Chair of Architecture, Professor of Architecture and Urban Design
Bio

Renee Chow joined the faculty in the Department of Architecture in 1993 and currently teaches beginning and advanced design studios, design seminars and a housing seminar entitled “Mid-rise Urbanism.” Both her practice and her research focus on the intersection between architecture and its locale. One problem for contemporary design is to link the structure of the city and landscape with its individual pieces — to design how each affects and is affected by the other. In making pieces of our cities — highways and streets, parks and buildings — our current architectural culture too often strives for a degree of formal autonomy from surrounding circumstances. The experience of a city becomes a cacophony of competing markers. The local experiences of neighborhood textures, district orientations, and collective practices of dwelling disappear as our design practices increasingly lose the tools to make them.

Urban challenges of the 21st century — increasing density, reducing resource consumption, and intensifying urban diversity — require solutions that are locally rooted. Professor Chow has developed analytic and generative design tools for integrating urban and architectural systems across sites and individual buildings. These tools are directed toward encoding and extending local conditions, increasing urban legibility and identity, differentiating agency and time, embedding resource strategies at a community scale and facilitating design collaboration. To re-shape the discourse about the forms of urbanism both in suburbs and cities, Professor Chow has written Suburban Space: The Fabric of Dwelling (2002) and Changing Chinese Cities: The Potentials of Field Urbanism (2015).

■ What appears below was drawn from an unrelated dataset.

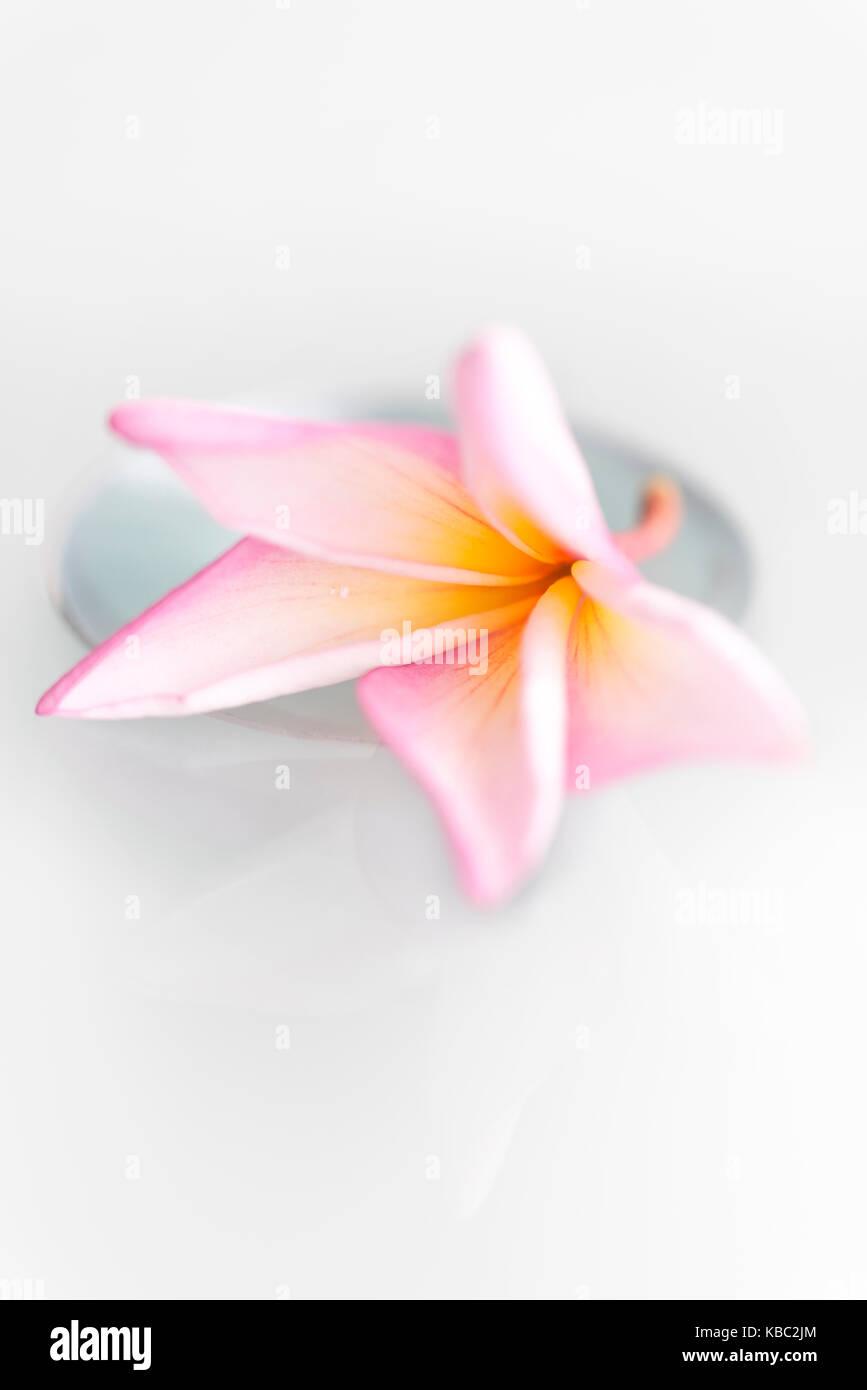 Thai Flower 'Lila Wadee' - Stock Image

Professor Chow is also principal of Studio URBIS, an architecture and urban design practice formed in collaboration with her partner, Thomas Chastain. Projects include single- and multi-family residences, institutional and commercial projects as well as urban and community specific development plans and studies. The firm received an AIA San Mateo County Honor Award for the Washington Manor Branch Library, AIA Monterey Bay Chapter Design Competition Award for “New Concepts in Housing” as well as an honor award for their competition entry in a “New Canal Town in South China” sponsored by the Shanghai Qingpu District Government.